**What you should do:** Copy each line of the entries beneath that contains the word "scientific".

Data records Start Marker

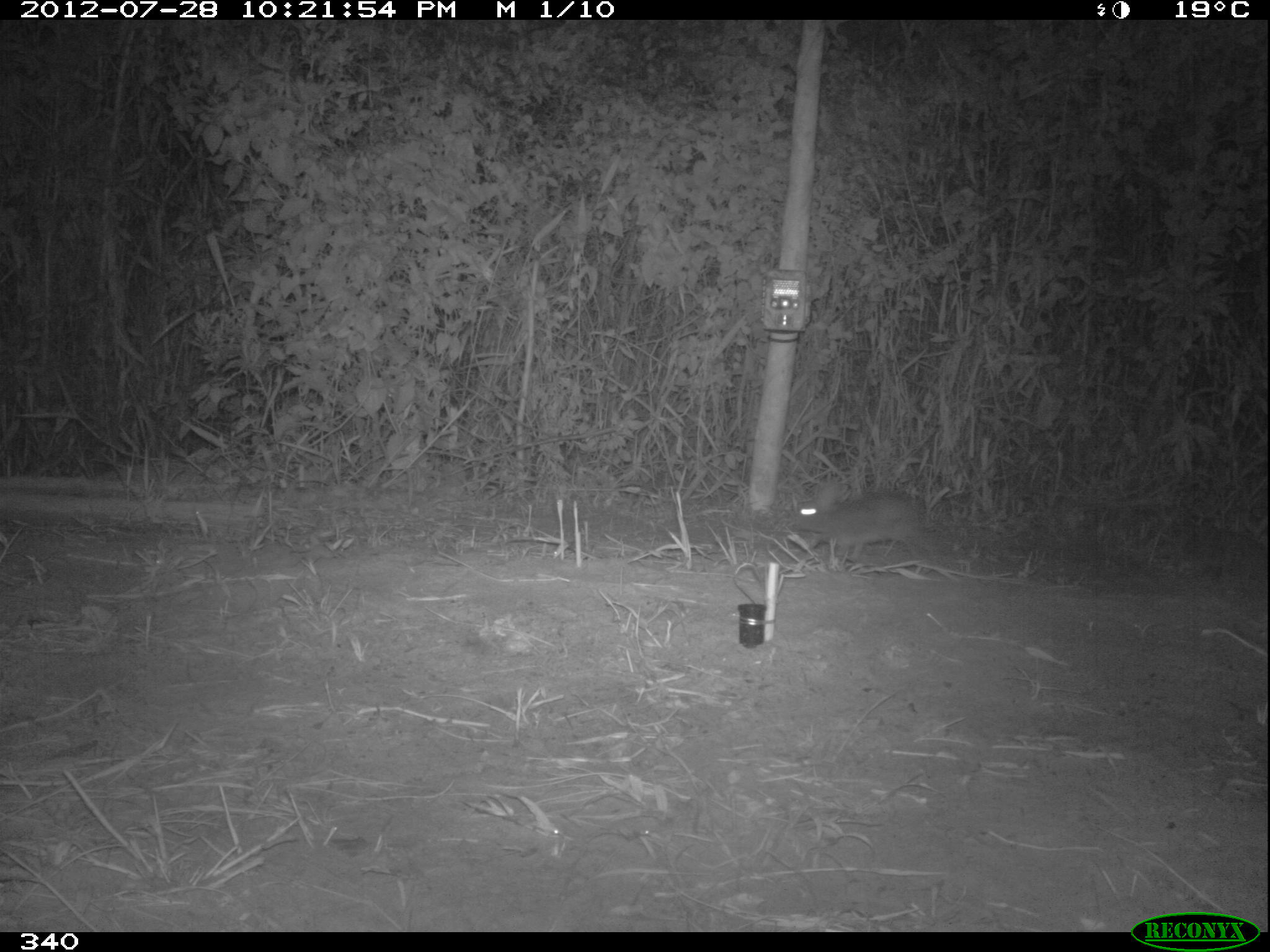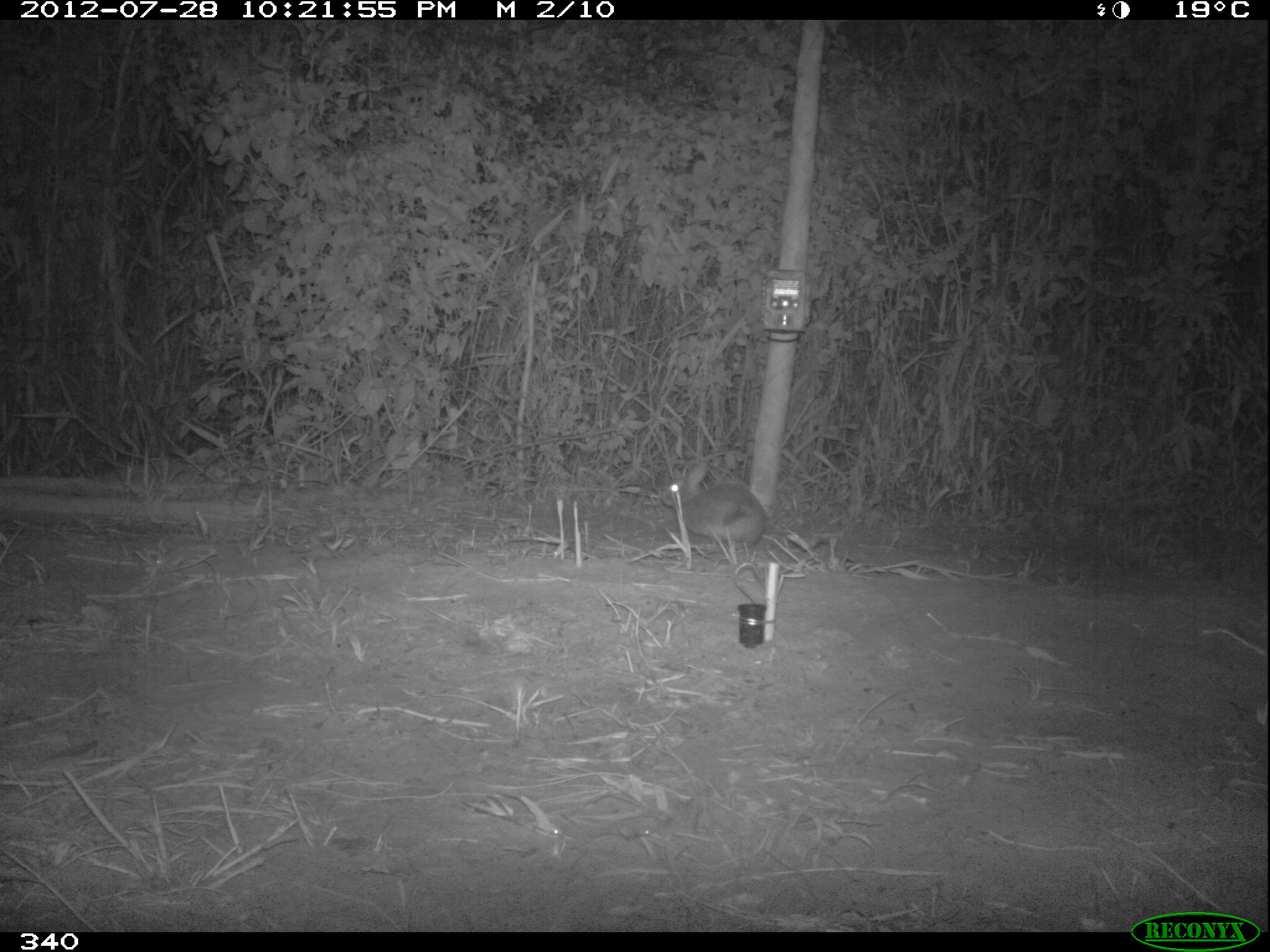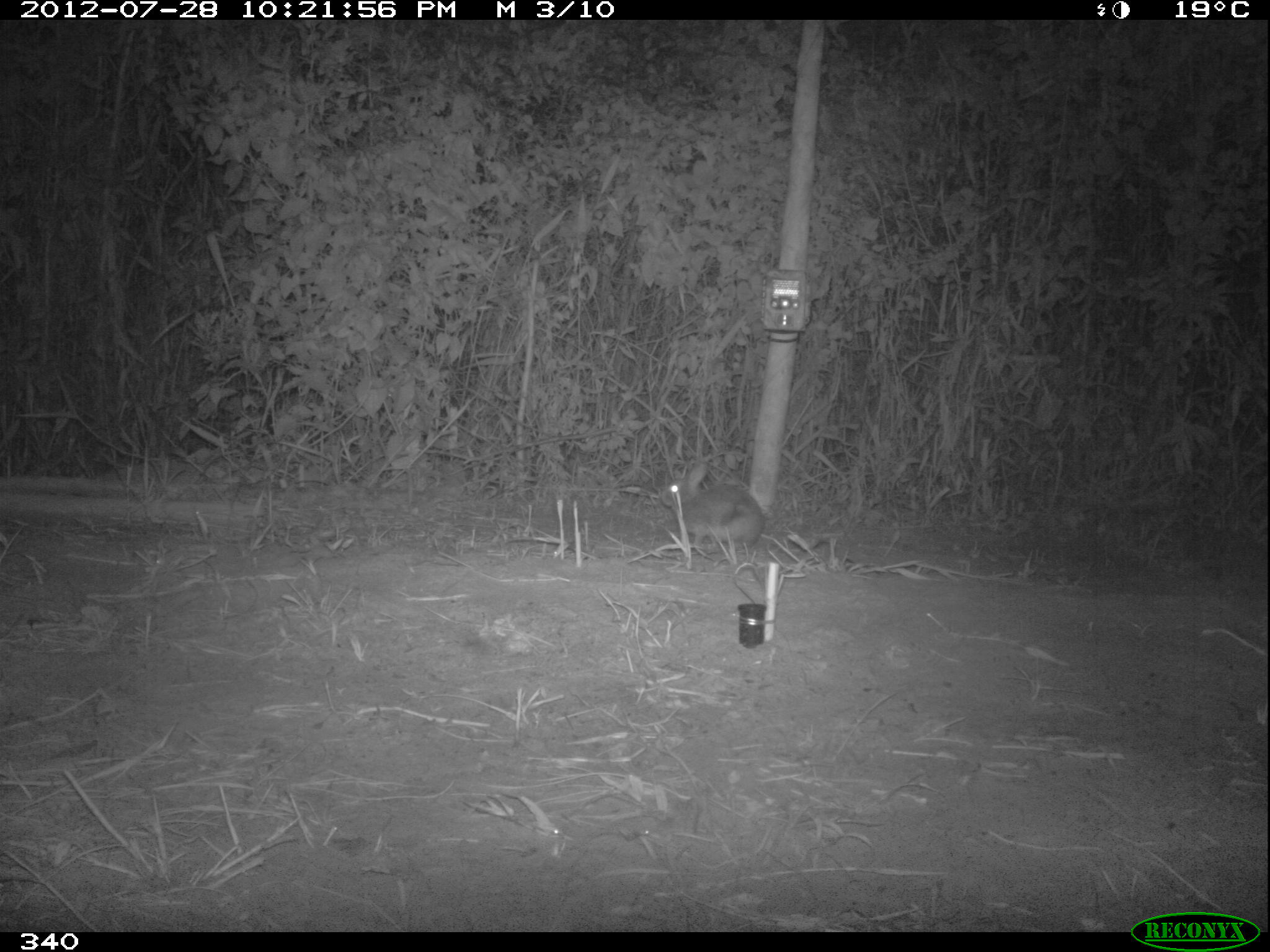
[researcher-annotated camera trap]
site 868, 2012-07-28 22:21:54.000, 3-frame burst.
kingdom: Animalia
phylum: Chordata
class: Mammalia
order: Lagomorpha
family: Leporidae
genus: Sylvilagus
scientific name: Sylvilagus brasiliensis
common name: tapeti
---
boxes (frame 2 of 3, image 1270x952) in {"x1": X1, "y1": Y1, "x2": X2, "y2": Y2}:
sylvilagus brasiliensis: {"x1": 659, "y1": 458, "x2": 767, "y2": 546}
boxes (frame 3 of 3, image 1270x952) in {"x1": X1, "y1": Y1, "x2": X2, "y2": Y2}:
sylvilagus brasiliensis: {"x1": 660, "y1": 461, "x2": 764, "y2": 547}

Data records End Marker
Data records Start Marker

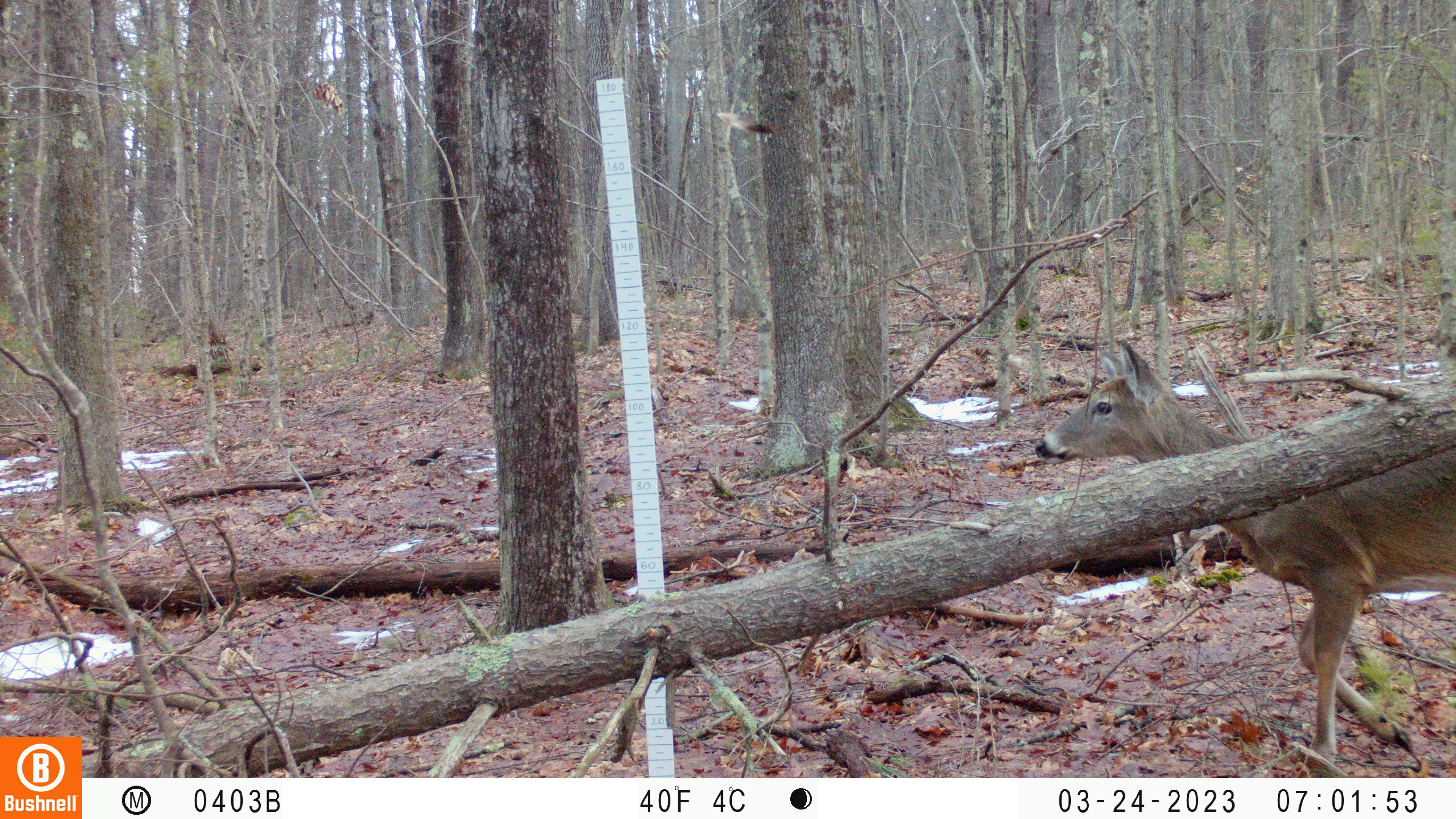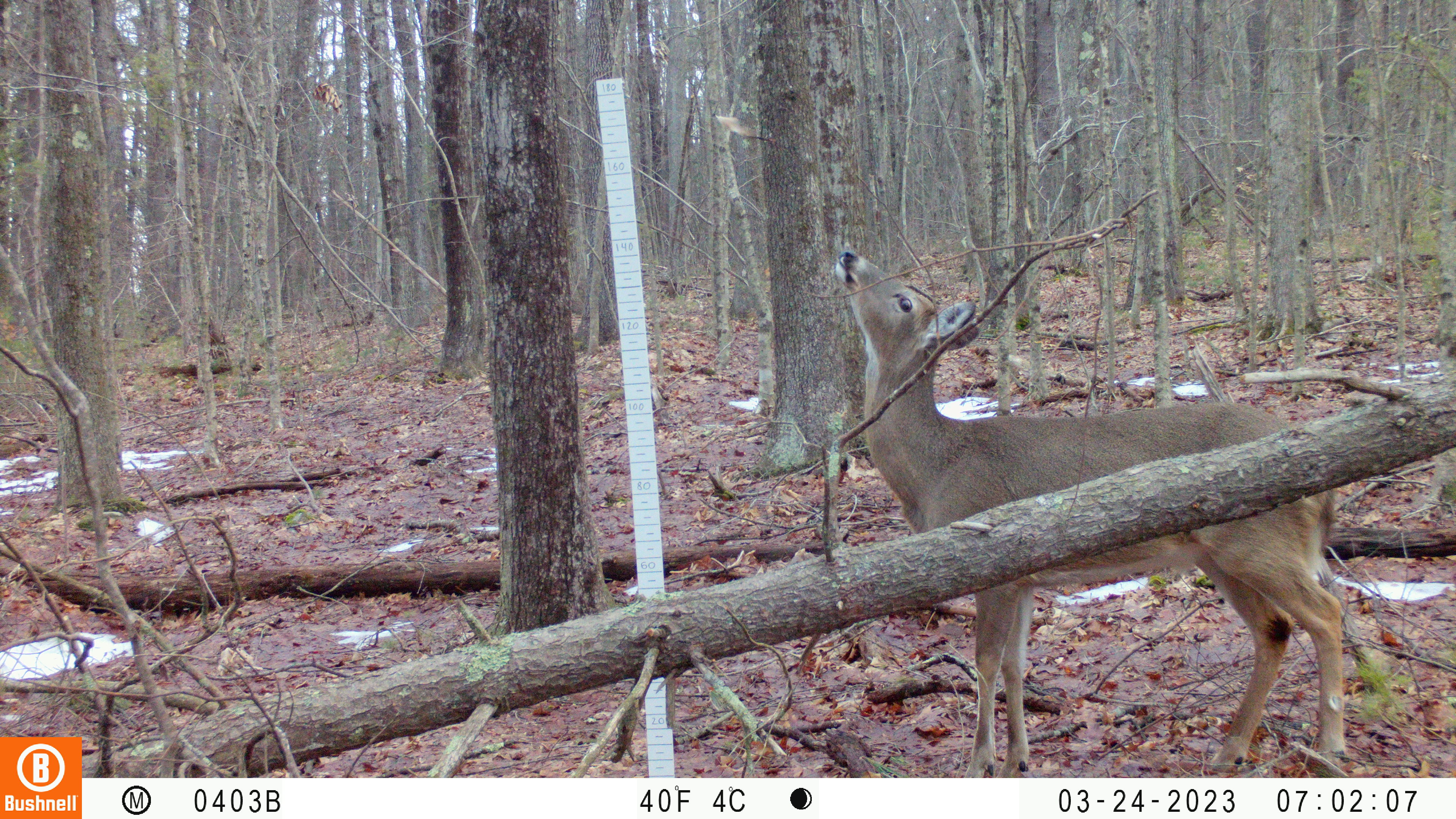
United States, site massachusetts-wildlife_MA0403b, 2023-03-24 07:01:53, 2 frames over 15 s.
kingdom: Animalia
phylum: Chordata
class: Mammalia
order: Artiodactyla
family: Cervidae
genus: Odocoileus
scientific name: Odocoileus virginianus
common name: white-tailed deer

Data records End Marker
Data records Start Marker

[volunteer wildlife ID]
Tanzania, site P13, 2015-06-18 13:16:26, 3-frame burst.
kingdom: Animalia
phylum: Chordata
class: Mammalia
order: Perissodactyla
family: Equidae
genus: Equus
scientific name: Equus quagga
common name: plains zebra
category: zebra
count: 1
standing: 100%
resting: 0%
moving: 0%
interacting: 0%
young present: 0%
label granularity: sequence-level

Data records End Marker

**Response below:**
scientific name: Sylvilagus brasiliensis
scientific name: Odocoileus virginianus
scientific name: Equus quagga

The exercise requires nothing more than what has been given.